Dysfunction! Chaos! Panic in the streets!  A scorched healthcarescape as far as the eye can see … providing you can’t see Canada from your back-porch. Failure, failure, FAILURE from which there is no return. Why, it’s almost as if McSuderman is unaware that his wife thinks that this is a good thing:

Most new products fail. So do most small businesses. And most of us, if we are honest, have experienced a major setback in our personal or professional lives. So what determines who will bounce back and follow up with a home run? If you want to succeed in business and in life, Megan McArdle argues in this hugely thought-provoking book, you have to learn how to harness the power of failure.

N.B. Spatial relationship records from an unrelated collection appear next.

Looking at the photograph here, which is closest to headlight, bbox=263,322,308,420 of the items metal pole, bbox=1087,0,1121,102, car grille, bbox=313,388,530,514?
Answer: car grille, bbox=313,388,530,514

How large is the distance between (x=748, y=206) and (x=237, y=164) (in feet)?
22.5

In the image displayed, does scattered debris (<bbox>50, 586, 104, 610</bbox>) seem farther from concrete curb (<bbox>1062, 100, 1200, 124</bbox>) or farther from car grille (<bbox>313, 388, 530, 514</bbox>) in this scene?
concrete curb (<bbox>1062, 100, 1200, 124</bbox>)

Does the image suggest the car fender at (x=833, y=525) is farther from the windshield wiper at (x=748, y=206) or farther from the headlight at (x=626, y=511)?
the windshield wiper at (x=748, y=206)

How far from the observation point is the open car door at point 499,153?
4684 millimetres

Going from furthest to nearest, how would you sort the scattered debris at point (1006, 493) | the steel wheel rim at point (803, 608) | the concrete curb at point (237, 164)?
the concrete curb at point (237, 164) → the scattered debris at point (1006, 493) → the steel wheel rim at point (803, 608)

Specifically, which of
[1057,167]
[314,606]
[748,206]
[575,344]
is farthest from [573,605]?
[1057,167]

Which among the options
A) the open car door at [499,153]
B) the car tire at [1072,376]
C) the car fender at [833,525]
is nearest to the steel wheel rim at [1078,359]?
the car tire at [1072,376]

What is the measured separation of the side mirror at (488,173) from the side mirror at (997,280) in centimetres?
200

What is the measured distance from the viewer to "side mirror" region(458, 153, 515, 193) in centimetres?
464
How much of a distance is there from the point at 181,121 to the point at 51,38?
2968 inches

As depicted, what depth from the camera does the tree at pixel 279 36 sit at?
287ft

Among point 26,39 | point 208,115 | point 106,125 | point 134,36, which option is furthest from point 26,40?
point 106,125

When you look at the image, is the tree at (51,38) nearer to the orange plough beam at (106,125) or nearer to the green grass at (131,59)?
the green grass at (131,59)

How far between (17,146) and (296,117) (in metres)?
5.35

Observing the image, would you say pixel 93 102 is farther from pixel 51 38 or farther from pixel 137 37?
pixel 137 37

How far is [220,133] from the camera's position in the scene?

McArdle has been one of our most popular business bloggers for more than a decade, covering the rise and fall of some the world’s top companies and challenging us to think differently about how we live, learn, and work. Drawing on cutting-edge research in science, psychology, economics, and business, and taking insights from turnaround experts, emergency room doctors, venture capitalists, child psychologists, bankruptcy judges, and mountaineers, McArdle argues that America is unique in its willingness to let people and companies fail, but also in its determination to let them pick up after the fall. Failure is how people and businesses learn. So how do you reinvent yourself when you are down?

Dynamic and punchy, McArdle teaches us how to recognize mistakes early to channel setbacks into future success. The Up Side of Down marks the emergence of an author with her thumb on the pulse whose book just might change the way you lead your life.